Syriza has made an offer which includes pension cuts and VAT tax increases, and “institutions” have refused to accept it, saying that (among other things) parametric measures aren’t acceptable (though they accepted them from Spain and Ireland). They will now counter-offer.
By “among other things” they mean:
Labour laws, collective bargaining, pension reform, public sector wages, opening up closed professions, investment as well as value-added tax and corporation tax.
You do not believe, in any case, that any of these things will be good for ordinary Greeks, do you?
Total Greek Debt is about 330 billion Euros. 246 billion of that is “bailout funds,” of which over 90 percent went to private banks. As I (and many others) noted back in 2010, Greece should have defaulted then. This “problem,” such as it is, is now almost entirely the creation of attempts to bail out private lenders who should have done their due diligence, and who deserved to lose their money.
I note that the ECB is doing 1.1 trillion of “unconventional monetary policy,” about a third of which is Greek debt–mostly debt they piled up after 2010. A hundred billion of that, piled into 100 year bonds at 1 percent interest would about deal with the problem; Greece could handle the remaining debt.
A hundred billion, in today’s world, is really not that much money.
But the issue has never been Greek debt, per se, the issue has always been making it clear that no one can default and get away with it, let alone leave the Euro. Greece has been used to make an example, and when they elected a government with a mandate to negotiate an end to austerity they had to be taught an extra lesson for thinking that democracy trumped the right of debtors to run the government of those who owe them money and can’t pay it back.
(This is not remotely an exaggeration, as the terms of the deals made include the Government having to run new policies past “institutions”).
Greeks do not want to leave the Euro. They cannot devalue their currency, which is what they need to do, without leaving the Euro. They do not, apparently, even want to default and stay in the Euro.
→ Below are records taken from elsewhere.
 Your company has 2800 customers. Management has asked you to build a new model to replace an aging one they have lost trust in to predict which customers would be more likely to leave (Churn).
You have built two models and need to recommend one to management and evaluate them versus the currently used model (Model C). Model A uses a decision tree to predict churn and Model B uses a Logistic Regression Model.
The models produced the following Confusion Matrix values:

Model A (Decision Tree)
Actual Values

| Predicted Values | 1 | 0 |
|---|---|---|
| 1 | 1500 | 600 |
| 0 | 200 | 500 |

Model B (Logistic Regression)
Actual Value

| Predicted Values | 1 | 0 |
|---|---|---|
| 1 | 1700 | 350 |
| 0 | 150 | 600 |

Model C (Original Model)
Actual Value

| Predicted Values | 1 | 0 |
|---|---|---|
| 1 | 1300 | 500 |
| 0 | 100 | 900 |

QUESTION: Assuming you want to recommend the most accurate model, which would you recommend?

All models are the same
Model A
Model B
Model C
In other words, Syriza has no bargaining position based on a popular mandate. Its mandate was “end austerity, but do it without being able to make any credible threats.”
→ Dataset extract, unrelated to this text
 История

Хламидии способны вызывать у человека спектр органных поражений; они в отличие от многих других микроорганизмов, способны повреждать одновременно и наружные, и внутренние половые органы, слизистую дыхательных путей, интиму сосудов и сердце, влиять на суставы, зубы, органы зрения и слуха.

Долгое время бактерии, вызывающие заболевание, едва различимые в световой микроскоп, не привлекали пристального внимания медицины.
Based on its public mandate, Syriza has no BATNA–Best Alternative to a Negotiated Agreement. In essence, they must take anything that Europe offers.
Or Syriza can turn to the public and say, “there is no deal to be had.” But “institutions” never give them the time necessary to, say, run a referendum to get a mandate.
Greeks want to stay in the Euro, as commenter Mandos has often pointed out, because the Greek government is terribly run. They’d like to be run by the German government. The problem is, the Germans aren’t offering the government Germans get, they’re offering austerity run by the Greek government.
If Greeks want a good government, they’re going to have to create it themselves. The first stage requires giving a government a mandate allowing them to do what reason and reality both dictate must be done: seriously threaten to default and/or leave the Euro, and follow through with the threats if a good deal isn’t forthcoming.
Absent this, Syriza’s only choices are to buckle, or to do something for which they don’t have a mandate. Of course, sometimes doing the right thing goes against the wishes of the majority of the population–and these are big steps, so it is hard to blame the Greeks for being squeamish. And in hard electoral terms, if Syriza did the right thing, the economy would need to improve before the next election or they’d be out.
But, also in hard electoral terms, they may as well, because if they don’t, they’re going to lose the next election anyway. The Greeks voted them in to end austerity; they will have failed, and the Greeks will most likely try someone else.
Good luck to Greece, the Greeks, and Syriza. They’re going to need it. But luck tends to come to those who are thinking straight about the reality of their lives, and the Greeks aren’t.
As for the “institutions,” let this be your daily reminder that our leaders are functional sociopaths, at best, but act more like psychopaths. Austerity has meant immense suffering, but it is more important to them to bail out their rich donors and friends and help make them richer and more powerful, than it is to make tens to hundreds of millions of lives (far beyond Greece) less miserable.
Psychopaths.
When you’re trying to predict how European elites will operate, assume that they are sociopaths on a good day, psychopaths on any other day. The pain and suffering of those whom they do not personally know is not real to them, and they do not care how bad life is for anyone who doesn’t make their lives, personally, better.